Sono 18 in totale i beni sequestrati, per un totale di 43 milioni di euro, ai due soci con le mani in pasta nelle scommesse on line e che sarebbero collegati alla mafia palermitana. Parliamo dei due imprenditori, il palermitano Salvatore Rubino, 62 anni, e Christian Tortora di 47 anni di Battipaglia. Secondo le indagini nell’operazione “All In” dei finanzieri del nucleo di polizia economico e finanziaria di Palermo sarebbero i referenti di un gruppo societario. Gruppo che era contiguo alle famiglie mafiose di Pagliarelli, Porta Nuova, Palermo Centro, Brancaccio e Noce.
I beni di Rubino
Per l’esattezza nei conferenti di Rubino sono 11 i beni a cui sono stati messi i sigilli. Figura una ditta individuale a Palermo in via Il debrando Pizzetti. Ci sono poi diverse sociatà: Bet for bet e Scm service entrambe in via Il debrando Pizzetti, ed un’altra, la Saf in via Ercole Bernabai, a Palermo; Tierre game srl e Alcabet a Roma, Gierre game srl a Salerno, il centro commerciale Only game a Battipaglia, il bar Erredue ad Ardea in provincia di Roma.

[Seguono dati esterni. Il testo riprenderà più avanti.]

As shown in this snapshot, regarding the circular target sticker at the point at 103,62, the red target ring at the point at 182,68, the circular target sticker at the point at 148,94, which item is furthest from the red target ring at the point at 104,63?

Ci sono poi un appartamento a Palermo in via Il debrando Pizzetti, una lussuosa villa a Favignana in contrada Corso.
I beni di Tortora
Altri 7 beni riguardano invece Tortora, alcuni dei quali in compartecipazione con Rubino. Difatti figurano Gierre game e la Tierre game, e poi la Medi commerce con sede legale a Battipaglia e la Gaming management group con sede legale a Milano. Altri sigilli per un’abitazione a Battipaglia e per un’auto Mercedes benz glc. Infine figurano 45 rapporti finanziari tra conti correnti bancari, conti deposito di titoli ed obbligazioni, conti deposito a risparmio e polizze assicurative.
L’operazione
I due imprenditori sono stati arrestati nell’operazione “All In” insieme al boss Francesco Paolo Maniscalco di 59 anni. Le indagini avrebbero ricostruito la sistematica ricerca del potere economico da parte di Cosa nostra che cerca di infiltrarsi nel lucroso settore della gestione dei giochi e delle scommesse sportive. Secondo i finanzieri del Gico ci sarebbero delle imprese che facevano riferimento al boss Francesco Paolo Maniscalco. Grazie al rapporto con la mafia avrebbero acquisito la disponibilità di numerose licenze e concessioni statali rilasciate dall’agenzia delle dogane e dei monopoli per l’esercizio della raccolta delle scommesse. Fino alla creazione di un “impero economico” costituito da società formalmente intestate a “prestanome”, che nel tempo erano giunte a gestire volumi di gioco per circa 100 milioni di euro.